_Textseite_.
__________________________________________________
Wir waren die einzigen Schwarzen im Abteil. Die Polizeibeamten sind direkt zu uns gekommen und dann weiter durch den Wagen gegangen und ausgestiegen. Sie haben mir auch direkt gesagt, dass es eine Migrationskontrolle ist. Also ist es nachvollziehbar, dass er uns als potenzielle Migranten verstanden hat und die weißen Menschen nicht.
Biplab Basu ist Historiker, Mitbegründer der Kampagne für Opfer rassistischer Polizeigewalt (KOP) und Mitarbeiter der Beratungsstelle ReachOut. Mit ihm sprach Ulrike Wagener
Welche Rolle spielen rassistische Polizeikontrollen im Kontext einer verstärkt repressiven Migrationspolitik?
Ich glaube, das ist ein Teil von dem Gesamtpaket rassistischer Kriminalisierung von Menschen mit schwarzer Hautfarbe. Also wie die Polizei Schwarze oder rassifizierte Menschen sieht. Die Kriminalisierung, als Kriminalitätsbekämpfung, steht im Vordergrund. Menschen, die hier als vermeintliche Ausländer gesehen werden, werden permanent kriminalisiert - und zwar nicht innerhalb der eigenen vier Wände, sondern diese Kriminalisierung muss für alle sichtbar sein. Damit leben sie in ständiger Unsicherheit. Auch diese Zugkontrollen dienen der Kriminalisierung, auch wenn es in unserem Fall noch vergleichsweise harmlos ist, also nicht lebensbedrohlich wie für geflüchtete Menschen. Diese Kriminalisierung geht einher mit Angriffen, sowohl von staatlicher Seite als auch von Seiten der Bevölkerung. Das hat noch einen anderen Effekt: das brutale Vorgehen der Polizei, beispielsweise in bayrischen Geflüchtetenunterkünften, wird legitimiert, indem sie ständig von Ausländerkriminalität reden. Auch die Aussage des Innenministers Horst Seehofer - kriminelle Ausländer müssen abschoben werden - als ob wir nicht in einem Rechtsstaat leben würden.
Gibt es in letzter Zeit ein größeres Bedürfnis, das Bild einer starken handlungsfähigen Polizei zu inszenieren?
__________________________________________________
_Ausgangsdaten_.

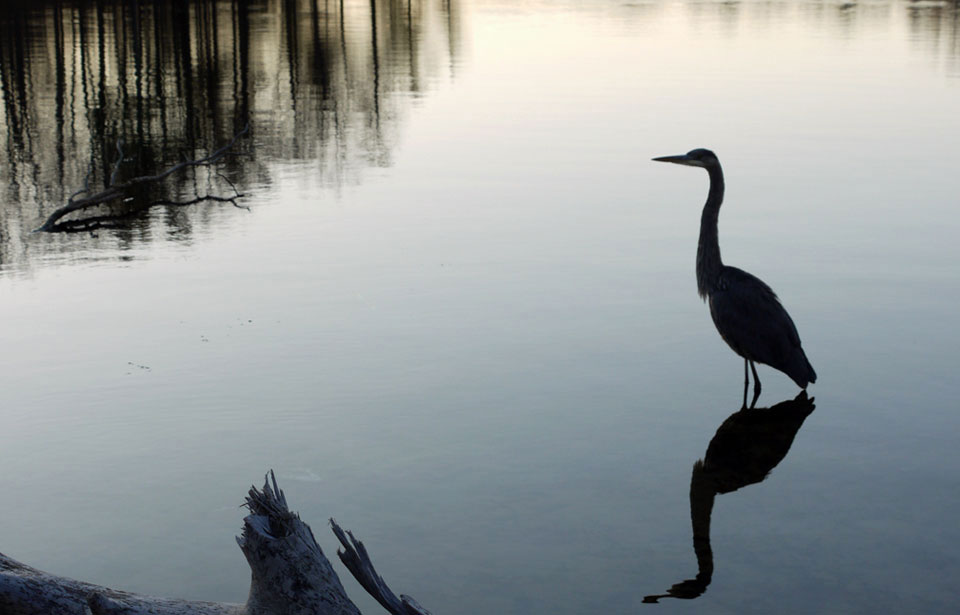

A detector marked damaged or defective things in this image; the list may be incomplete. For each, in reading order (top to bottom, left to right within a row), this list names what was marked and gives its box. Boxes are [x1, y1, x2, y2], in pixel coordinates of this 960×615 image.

jagged broken wood [35, 125, 249, 233]
jagged broken wood [0, 472, 428, 615]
__________________________________________________
_Aufgaben_.
a: Entscheide für jede Aussage, ob sie mit dem Interview über rassistische Polizeikontrollen übereinstimmt, und belege dein Ja oder Nein mit dem entscheidenden Wortlaut: (i) Die Polizeibeamten gaben an, es handle sich um eine Migrationskontrolle. (ii) Biplab Basu ist von Beruf Jurist. (iii) Laut Basu geschieht die Kriminalisierung innerhalb der eigenen vier Wände.
b: Schreibe das Interview über rassistische Polizeikontrollen im Anschluss an die zuletzt gestellte Frage weiter.

_Antworten_.
a:
(i) Ja: „Sie haben mir auch direkt gesagt, dass es eine Migrationskontrolle ist.“
(ii) Nein: „Biplab Basu ist Historiker“
(iii) Nein: „nicht innerhalb der eigenen vier Wände, sondern diese Kriminalisierung muss für alle sichtbar sein“

b:
Nein, ich denke das war immer so. Seit ich in der Bundesrepublik lebe, seit 30 Jahren, gab es immer diese Kriminalisierung. Aber es gibt bestimmte Zeiten, wo es günstiger ist, solche Meinungen zu verbreiten und es gibt Zeiten, wo einem so etwas nicht abgekauft wird. Viele Menschen haben etwa gar nicht bemerkt, dass die Gesetze so geändert worden sind, so dass die Polizei jetzt alles als Angriff werten kann. Denken wir an die 90er Jahre, wo sogenannte Ausländerheime angezündet wurden. Plötzlich kam der Wunsch auf, das Asylgesetz zu ändern - und es hat auch geklappt. So ähnlich ist es auch jetzt. Jede Form brutaler Polizeigewalt könnte man so legitimieren.
Haben Sie dafür ein Beispiel?
Erst neulich war ich bei einem Gerichtsprozess, wo die Polizei ihre Beweisführung nicht logisch erklären konnte. Es gab Hunderte von Lücken und das Gericht hat das auch erkannt. Sie haben ausgesagt, dass der Angeklagte einen grauen Kapuzenpulli anhatte, doch der wurde nirgends gefunden und war auch auf den Beweisfotos der Polizei nicht zu sehen. Trotzdem wurde der Aussage geglaubt - denn warum sollte ein Polizist, ein unbescholtener Bürger, lügen. Der Angeklagte war aber auch ein unbescholtener Bürger, er hatte keinen Eintrag und sie haben keine Drogen bei ihm gefunden. Aber er war Schwarz. Am Ende wurde er verurteilt.
Wie hängt das damit zusammen, wie Skandale innerhalb der Polizei behandelt werden, zum Beispiel der Tod von Amad Ahmad in einer Polizeizelle in Kleve im vorigen Jahr?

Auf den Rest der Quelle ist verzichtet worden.